> Task to carry out
The records that follow are to be repeated exactly, without any pictures.

> Short web captions
○ ○ ○ ○ ○

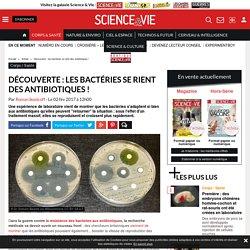 Découverte : les bactéries se rient des antibiotiques ! - Science-et-vie.com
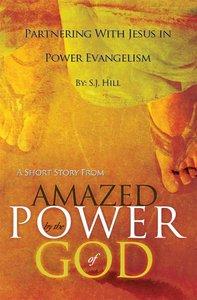 Partnering With Jesus in Power Evangelism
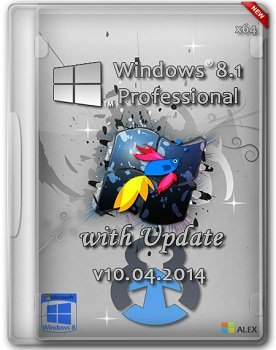 Windows 8.1 Professional x64 with Update by ALEX v10.04.2014 (2014) Русский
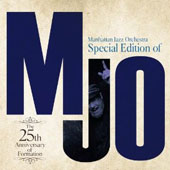 Manhattan Jazz Orchestra: MJO: The 25th Anniversary [Special Edition]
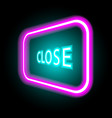 neon sign with the word close on dark background vector image vector image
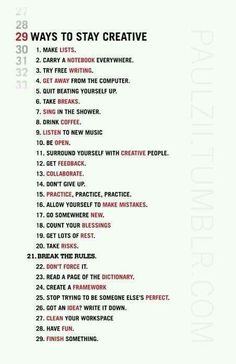 29 Ways to be Creative- This spoke to me because its very creative! I chose it because it gives me good ideas on what to do! This is very inspirational, it inspires me to be more creative, in little ways. Yet this is a challenge, but you have to let yourself explore new things.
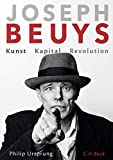 'Joseph Beuys: Kunst Kapital Revolution' von Philip Ursprung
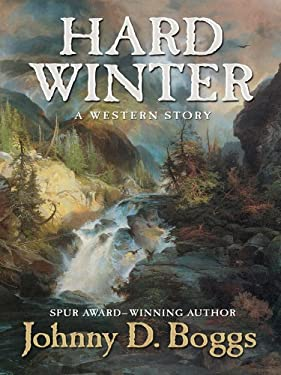 Hard Winter: A Western Story 9781410423535
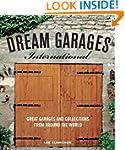 Dream Garages International: Great Ga...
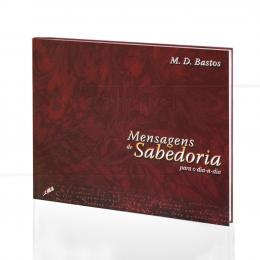 MENSAGENS DE SABEDORIA PARA O DIA-A-DIA|M. D. BASTOS  -  GAIA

○ ○ ○ ○ ○

> Result below
 Découverte : les bactéries se rient des antibiotiques ! - Science-et-vie.com
 Partnering With Jesus in Power Evangelism
 Windows 8.1 Professional x64 with Update by ALEX v10.04.2014 (2014) Русский
 Manhattan Jazz Orchestra: MJO: The 25th Anniversary [Special Edition]
 neon sign with the word close on dark background vector image vector image
 29 Ways to be Creative- This spoke to me because its very creative! I chose it because it gives me good ideas on what to do! This is very inspirational, it inspires me to be more creative, in little ways. Yet this is a challenge, but you have to let yourself explore new things.
 'Joseph Beuys: Kunst Kapital Revolution' von Philip Ursprung
 Hard Winter: A Western Story 9781410423535
 Dream Garages International: Great Ga...
 MENSAGENS DE SABEDORIA PARA O DIA-A-DIA|M. D. BASTOS  -  GAIA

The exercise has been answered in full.